**What the exercise asks**
Render every line of the entries below as a numbered list, skipping blank lines and leaving out the pictures.

**Dataset excerpts**

╭──

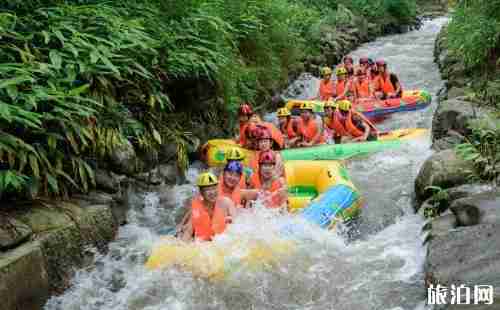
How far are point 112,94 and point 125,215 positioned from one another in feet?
4.70

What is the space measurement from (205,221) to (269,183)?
1.17m

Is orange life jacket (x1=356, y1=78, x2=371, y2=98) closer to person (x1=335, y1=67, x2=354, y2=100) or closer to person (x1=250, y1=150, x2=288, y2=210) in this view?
person (x1=335, y1=67, x2=354, y2=100)

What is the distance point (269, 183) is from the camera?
6371mm

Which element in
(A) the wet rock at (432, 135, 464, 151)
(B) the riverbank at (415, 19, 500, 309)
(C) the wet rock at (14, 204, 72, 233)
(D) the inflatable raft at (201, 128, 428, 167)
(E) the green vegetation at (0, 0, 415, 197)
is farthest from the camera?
(D) the inflatable raft at (201, 128, 428, 167)

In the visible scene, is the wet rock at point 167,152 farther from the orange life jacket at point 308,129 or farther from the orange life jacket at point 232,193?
the orange life jacket at point 308,129

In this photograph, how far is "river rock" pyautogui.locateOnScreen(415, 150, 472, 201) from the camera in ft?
19.7

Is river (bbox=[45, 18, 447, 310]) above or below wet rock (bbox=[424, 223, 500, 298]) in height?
below

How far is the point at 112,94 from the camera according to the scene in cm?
665

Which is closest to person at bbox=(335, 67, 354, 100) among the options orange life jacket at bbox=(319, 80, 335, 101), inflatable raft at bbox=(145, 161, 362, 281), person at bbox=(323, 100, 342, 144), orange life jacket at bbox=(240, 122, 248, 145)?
orange life jacket at bbox=(319, 80, 335, 101)

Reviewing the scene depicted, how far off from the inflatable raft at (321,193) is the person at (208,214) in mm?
927

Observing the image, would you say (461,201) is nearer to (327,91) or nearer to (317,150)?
(317,150)

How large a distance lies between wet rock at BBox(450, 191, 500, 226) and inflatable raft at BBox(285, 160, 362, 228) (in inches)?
58.2

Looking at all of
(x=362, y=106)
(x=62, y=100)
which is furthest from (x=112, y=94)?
(x=362, y=106)

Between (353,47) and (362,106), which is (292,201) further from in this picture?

╰──

**Answer to this task**
1. How far are point 112,94 and point 125,215 positioned from one another in feet?
2. 4.70
3. What is the space measurement from (205,221) to (269,183)?
4. 1.17m
5. Is orange life jacket (x1=356, y1=78, x2=371, y2=98) closer to person (x1=335, y1=67, x2=354, y2=100) or closer to person (x1=250, y1=150, x2=288, y2=210) in this view?
6. person (x1=335, y1=67, x2=354, y2=100)
7. What is the distance point (269, 183) is from the camera?
8. 6371mm
9. Which element in
10. (A) the wet rock at (432, 135, 464, 151)
11. (B) the riverbank at (415, 19, 500, 309)
12. (C) the wet rock at (14, 204, 72, 233)
13. (D) the inflatable raft at (201, 128, 428, 167)
14. (E) the green vegetation at (0, 0, 415, 197)
15. is farthest from the camera?
16. (D) the inflatable raft at (201, 128, 428, 167)
17. In the visible scene, is the wet rock at point 167,152 farther from the orange life jacket at point 308,129 or farther from the orange life jacket at point 232,193?
18. the orange life jacket at point 308,129
19. In this photograph, how far is "river rock" pyautogui.locateOnScreen(415, 150, 472, 201) from the camera in ft?
20. 19.7
21. Is river (bbox=[45, 18, 447, 310]) above or below wet rock (bbox=[424, 223, 500, 298]) in height?
22. below
23. How far is the point at 112,94 from the camera according to the scene in cm?
24. 665
25. Which is closest to person at bbox=(335, 67, 354, 100) among the options orange life jacket at bbox=(319, 80, 335, 101), inflatable raft at bbox=(145, 161, 362, 281), person at bbox=(323, 100, 342, 144), orange life jacket at bbox=(240, 122, 248, 145)?
26. orange life jacket at bbox=(319, 80, 335, 101)
27. Reviewing the scene depicted, how far off from the inflatable raft at (321,193) is the person at (208,214) in mm?
28. 927
29. Observing the image, would you say (461,201) is nearer to (327,91) or nearer to (317,150)?
30. (317,150)
31. How large a distance lies between wet rock at BBox(450, 191, 500, 226) and inflatable raft at BBox(285, 160, 362, 228) (in inches)?
32. 58.2
33. Looking at all of
34. (x=362, y=106)
35. (x=62, y=100)
36. which is furthest from (x=112, y=94)?
37. (x=362, y=106)
38. Between (353,47) and (362,106), which is (292,201) further from in this picture?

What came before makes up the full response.